# snow like foam on the walls



## salmanhouse (Nov 16, 2006)

snow like foam on the wall and distroying it 

PLEASE HELP !

please see photos at
»community.webshots.com/album/555619770AVrICj

and tell me what is the problem with the walls.

note: the building is in Lahore, Pakistan (both 

winter and summer are hard)

workmen are suggesting to peal-off all the 

plaster and put the building on jack and replace 

at least two feet (in height) wall from all the 

building.
they say the building is watter logged.
------------------
But, only 40% walls are damaged and there are no 

other signs of dampness anywhere in the building. 

the building is a single story and built in 1995. 

and at least 2 feet above the road level.

please see photos and help
»community.webshots.com/album/555619770AVrICj

salman


----------



## Rustedbird (Nov 16, 2006)

Somehow water/moisture is getting into your walls. Looks like lime deposits to me. 

Beyond that hard to tell. Remember reading in National Geographic,  in Venice, they had to insert lead sheeting in the walls to prevent moisture from rising up. Wonder if it's the bottom two feet of walls they intend to replace?

Think you should google "rising damp".


----------



## mudmixer (Nov 16, 2006)

You did not mention what the walls are built of, but I would gues they are some unfired or partiall fired clay brick that is common in India and Pakistan. A second guess would be some kind of a low qualty concrete/pressed dirt block. In either case, the white deposit is called efflorescence, which is formed when water comes to the surface and evaporates and leaves the salt deposit.

I assume most of the walls are interior, but one is obviously a privacy/security wall.

The salt crystals are expansive and can deteriorate the surface (plaster/stucco in your case) and possibly the wall material. The source of the salt could be from the plaster or from the wall materials. Water is the vehicle that dissolves and carries the salt to the surface.

You should get rid of the water in the wall. The source could be absorption and capillary action from below as suggested or from leakage above if you have significant rains. My geography memory is poor, but I do recall being in some significant rains in the south.

In your part of the world, replacing a portion of the middle of a wall is not unheard of. If you do replace, make sure you are not just creating the same problem and situation again. Get several opinions on the suggested repair AND find out what the real cause is, and how they would prevent the same thing from happening again.

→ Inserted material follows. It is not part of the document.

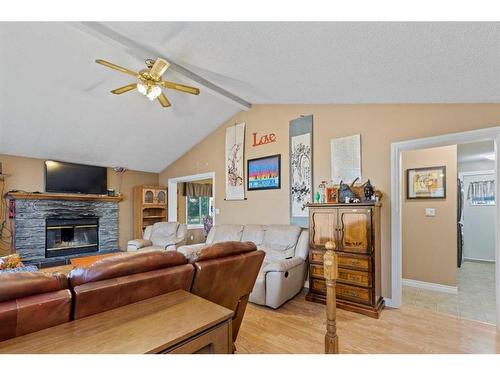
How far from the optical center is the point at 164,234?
5.24 meters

Your method of construction is the standard of construction for most of the developed world with minor exceptions (U.S., Canada and maybe Tonga). There are definitely ways to build in your area that will last for centuries.

Without seeing it and getting mor details of the entire home complex, it is difficult to make any more detailed suggestions.


----------



## salmanhouse (Nov 17, 2006)

Thank you mudmixer and Rustedbird

The walls are built from fired clay bricks and plastered with cement-sand mixture.

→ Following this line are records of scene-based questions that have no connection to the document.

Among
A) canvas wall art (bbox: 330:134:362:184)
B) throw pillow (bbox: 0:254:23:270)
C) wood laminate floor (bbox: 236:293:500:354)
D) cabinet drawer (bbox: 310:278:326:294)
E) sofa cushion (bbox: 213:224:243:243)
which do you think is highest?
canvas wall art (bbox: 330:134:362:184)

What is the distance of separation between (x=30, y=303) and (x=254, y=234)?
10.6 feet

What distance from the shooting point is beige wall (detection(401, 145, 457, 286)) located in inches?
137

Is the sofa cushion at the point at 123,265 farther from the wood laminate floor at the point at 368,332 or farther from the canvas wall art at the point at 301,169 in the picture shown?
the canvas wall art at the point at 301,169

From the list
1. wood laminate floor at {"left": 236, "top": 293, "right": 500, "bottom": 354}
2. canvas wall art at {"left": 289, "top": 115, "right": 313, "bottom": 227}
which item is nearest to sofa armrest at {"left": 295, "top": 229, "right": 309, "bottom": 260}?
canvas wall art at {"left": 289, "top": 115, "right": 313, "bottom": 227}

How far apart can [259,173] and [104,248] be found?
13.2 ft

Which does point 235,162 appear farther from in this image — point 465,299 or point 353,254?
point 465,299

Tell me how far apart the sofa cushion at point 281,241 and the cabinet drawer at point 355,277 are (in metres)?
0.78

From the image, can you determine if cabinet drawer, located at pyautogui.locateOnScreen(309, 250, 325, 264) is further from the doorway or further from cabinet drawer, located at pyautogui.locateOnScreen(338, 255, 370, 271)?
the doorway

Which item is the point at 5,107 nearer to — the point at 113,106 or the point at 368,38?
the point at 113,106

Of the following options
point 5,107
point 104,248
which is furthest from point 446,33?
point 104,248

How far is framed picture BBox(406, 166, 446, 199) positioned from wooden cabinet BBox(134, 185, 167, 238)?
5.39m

The ground do not have much moisture and it rains only in august-september.

Thanks for the word efflorescence.

regards.

salman


----------



## mudmixer (Nov 17, 2006)

Most of the "fired" clay brick in your part of the world (Pakistan, India and Bangladesh) are not the same as the fired clay brick in other areas. You may have some exceptions.

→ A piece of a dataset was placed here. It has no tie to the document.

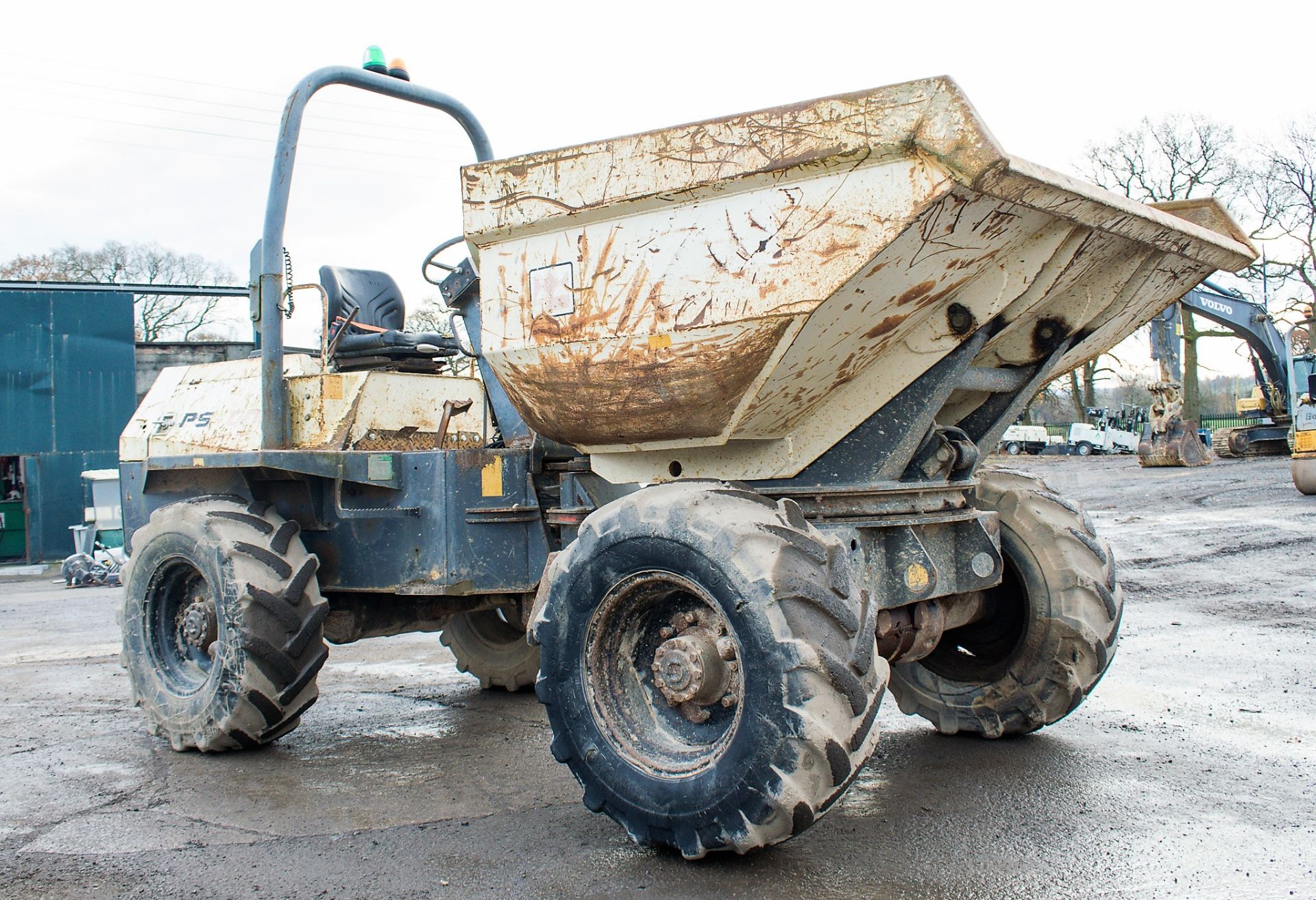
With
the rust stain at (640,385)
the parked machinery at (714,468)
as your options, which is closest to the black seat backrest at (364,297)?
the parked machinery at (714,468)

The reason they are not highly fired (high temperatures, long duration) is your climate (relatively high minimum temperatures) and the needed properties. Also, high temperature firing is only effective with certain types of clay (chenical content) that are not universally available. That is one of the reasons quality concrete products are readily available that quality clay brick products.

The bottom line is to not confuse the suggestion you may get from others that are not familiar with the brick locally available. The high firing has a big effect on the absorption and other properties of the brick.

Rely on a local contractor and/or engineer that can give you some advice based on a knowledge of the local materials and recommended repairs.

Dick


----------